As a “Fulbrighter,” he traveled to Ivano-Frankivsk, a city in western Ukraine which hosts Precarpathian National University.
He said his project entailed teaching classes on the topic of media literacy, meaning the active critique of media systems and texts and their impact on society.
“I also organized and taught media literacy workshops in Kyiv [Ukraine’s capital city],” Gracon said. “Here I trained university professors from all over the country who were eager to develop their media literacy teaching skills. They then returned to their universities and taught other professors. This chain of media literacy certification snowballed all over Ukraine."
He considered this one of the most impactful initiatives from his year abroad.
“At the time, the topic of media literacy in Ukraine was a very hot topic,” Gracon said. “It still is. Especially as Ukraine is a relatively newly-forming democracy. They’re constantly bombarded by fake news and propaganda from the Russian Federation, and the current hyper-commercialization of the society means having the tools to be critical of advertising, films, TV and social media.”
He said Ukrainians are naturally skeptical of authority and their trust in government is far lower than in America.
“Alongside my graduate students, we also did a number of community-based events where the students shared their knowledge of media literacy as a form of civic engagement," Gracon said. "They gave presentations on topics such as gender representation in media or detecting fake news sources, then had an open discussion with community members at a local library where questions went back and forth in a very energetic manner. We were actively doing democracy, through dialogue.”
Gracon encouraged and challenged Ukrainians to question how media is constructed, by whom, and for what purposes.
“To not have media literacy skills is to perpetuate an uncritical, uninformed and passive society," Gracon said. "When a population is easily susceptible to manipulation and duped by various ideologies, political, economic, consumerist, etc., it is difficult to have a functioning democracy.”
He characterized his ten months as a Fulbright Scholar as “the best thing I’ve ever done in my life," “the highlight of my career,” and the program itself as “one of the strongest programs the U.S. government does.”
“I learned a tremendous amount about the history and culture of Ukraine that you can only really experience by being in a place," Gracon said. "You can read books and watch films, but it’s not the same as having conversations, learning a new language and sharing some varenyky [dumplings] with people who became my lifelong friends.”

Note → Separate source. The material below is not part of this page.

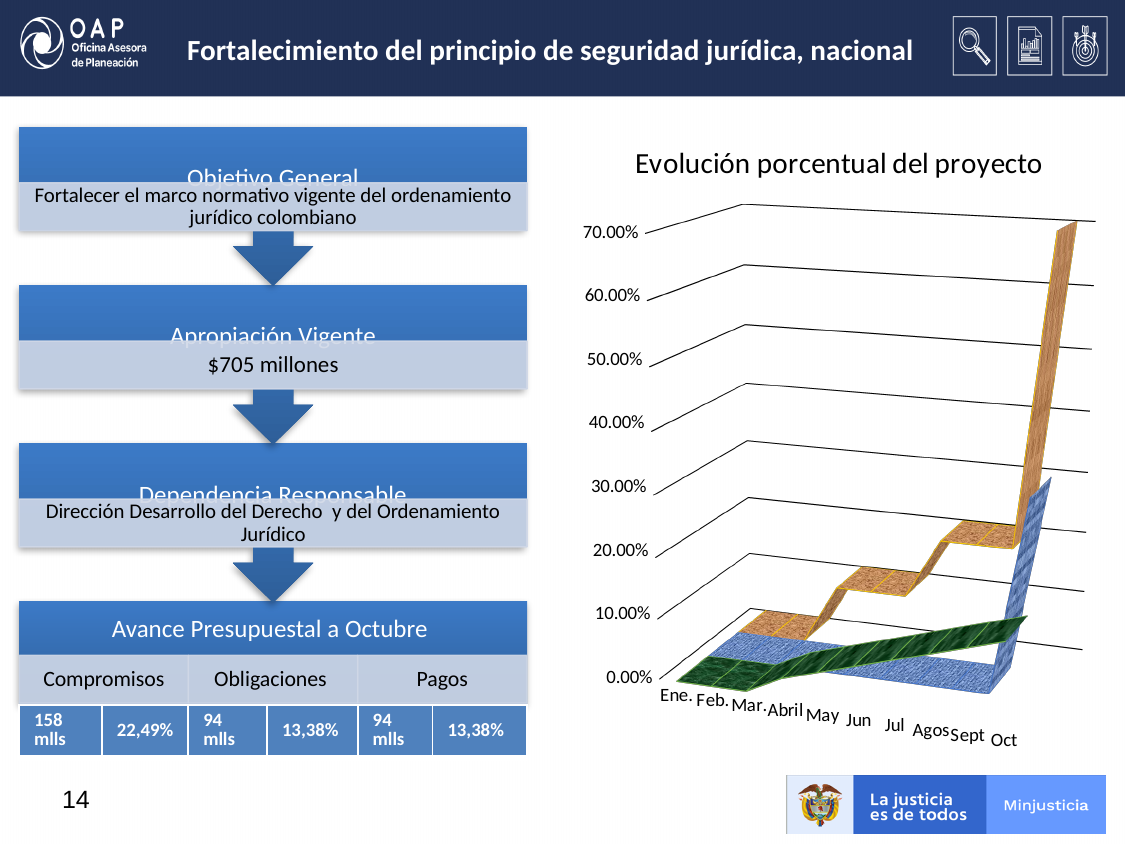
What kind of chart is shown under the title "Evolución porcentual del proyecto"? 3D line chart In the "Evolución porcentual del proyecto" chart, is the value of the orange series at Ene. greater or less than 30.00%? less What is the last category on the x axis of the "Evolución porcentual del proyecto" chart? Oct How many months are shown on the x axis of the "Evolución porcentual del proyecto" chart? 10 In the "Evolución porcentual del proyecto" chart, do the values of the orange series rise or fall from Ene. to Oct? rise In the "Evolución porcentual del proyecto" chart, which month has the highest value for the orange series? Oct In the "Evolución porcentual del proyecto" chart, is the value of the green series at Oct greater or less than 30.00%? less In the "Evolución porcentual del proyecto" chart, is the orange series value larger at Oct or at Jun? Oct What is the title of the chart on the right side of the slide? Evolución porcentual del proyecto In the "Evolución porcentual del proyecto" chart, is the value of the orange series at Oct greater or less than 40.00%? greater What is the first category on the x axis of the "Evolución porcentual del proyecto" chart? Ene.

He was recently accepted as a Fulbright specialist, which he called “a shorter Scholar grant."
Instead of ten months, he will be going to a country for six weeks over the course of three years.
This experience will be largely similar, “teaching media literacy workshops alongside professors and students,” but may “also entail consulting, like helping a media department develop or modernize its curriculum," according to Gracon.

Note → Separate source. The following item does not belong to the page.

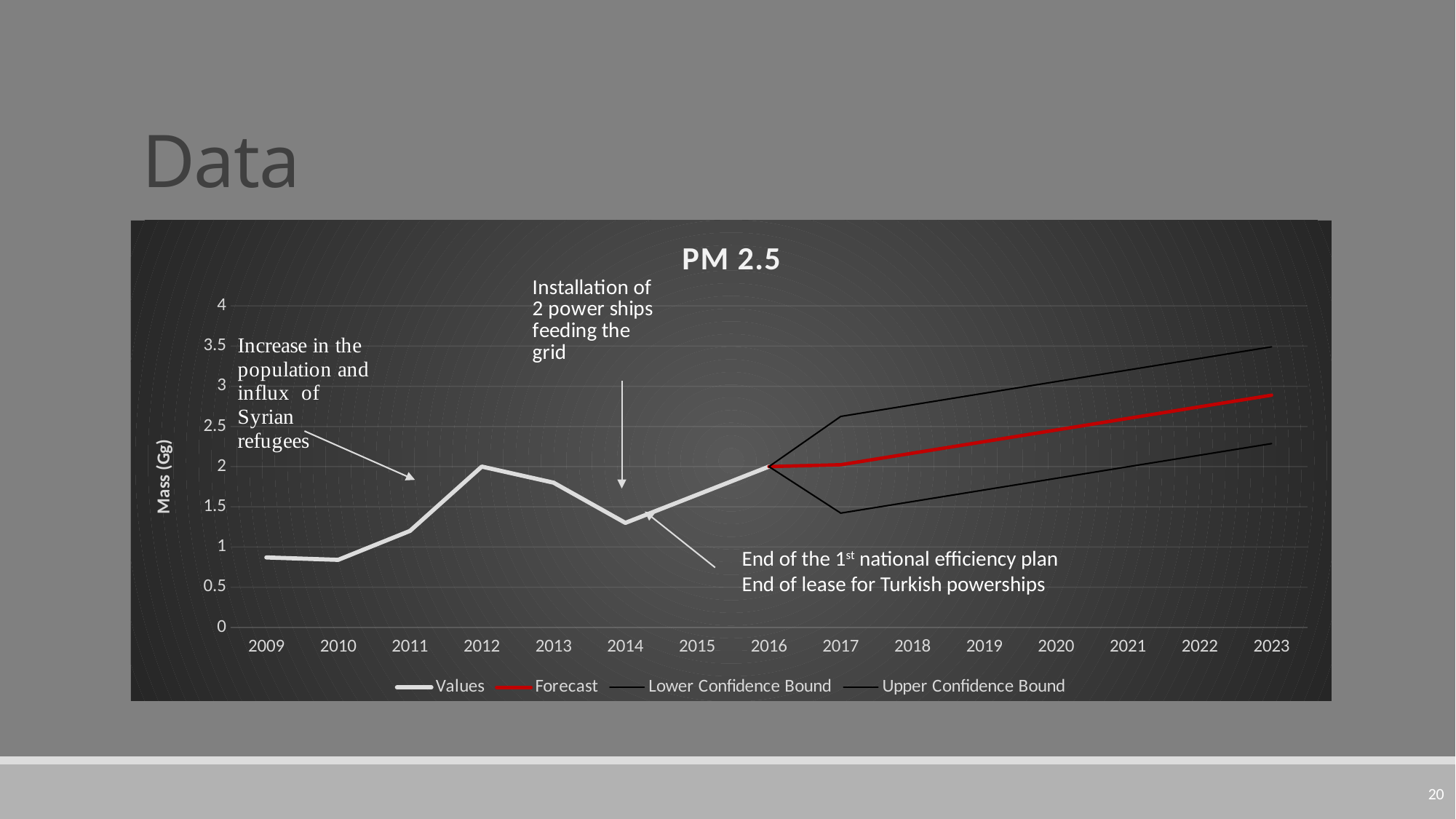
Is the Values series for 2012 greater or less than 1.5? greater How many series does the chart legend list? 4 Is the Values series for 2014 greater or less than 1.5? less What kind of chart is shown on the slide? line chart What is the label of the vertical axis? Mass (Gg) Which is larger in 2023, the Upper Confidence Bound or the Lower Confidence Bound? Upper Confidence Bound Is the Forecast value for 2023 greater or less than 2.5? greater What is the title of the chart? PM 2.5 Does the Forecast series rise or fall from 2017 to 2023? rise How many years are shown on the x axis of the chart? 15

“I will likely do this project in Kazakhstan,” Gracon said. “The literacy workshop I taught in Kyiv was such a success, the same embassy representative essentially recruited me to apply for this grant.”
Gracon continues to promote the Fulbright program at GU and welcomes interested readers to contact him.
“I’m willing to assist any GU student that wishes to apply to Fulbright," Gracon said. "Or meet with them to discuss it in detail to see if it’s the right fit. I feel it’s a transformative experience, and I want others to partake.”